Please render the stretch of the listing below from the line containing "Spirou_Fantasio_48" through the line containing "نگاهی به پر" as a Markdown table with the columns Row and Line, numbering each row, skipping blank lines, and leaving the pictures out.

--- TASK MATERIAL ---

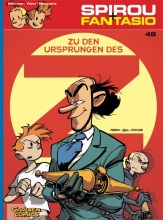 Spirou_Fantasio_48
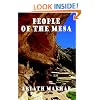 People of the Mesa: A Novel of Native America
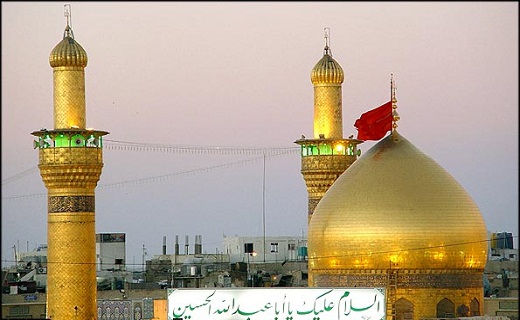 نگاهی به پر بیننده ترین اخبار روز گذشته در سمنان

---
--- TASK MATERIAL ---

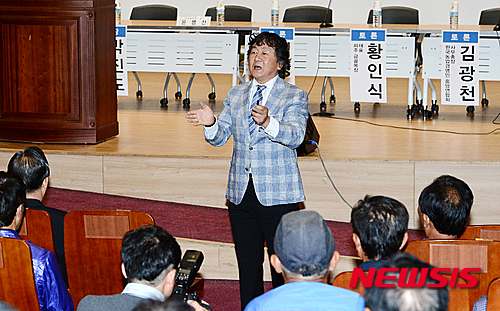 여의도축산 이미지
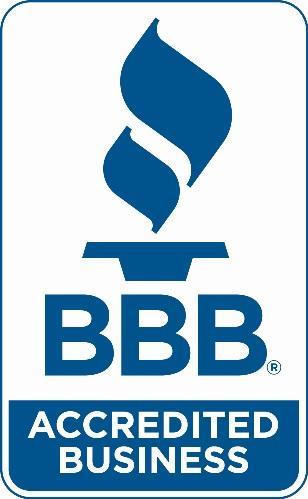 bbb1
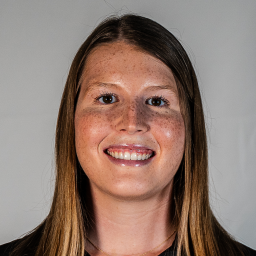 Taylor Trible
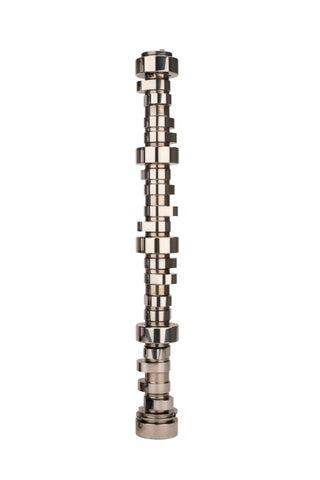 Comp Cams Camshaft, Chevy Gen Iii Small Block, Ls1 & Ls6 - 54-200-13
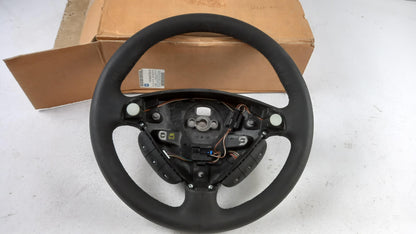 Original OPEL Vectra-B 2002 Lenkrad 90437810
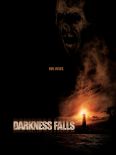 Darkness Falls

---

**PROBLEM SOLUTION**
| Row | Line |
|---|---|
| 1 |  Spirou_Fantasio_48 |
| 2 |  People of the Mesa: A Novel of Native America |
| 3 |  نگاهی به پر بیننده ترین اخبار روز گذشته در سمنان |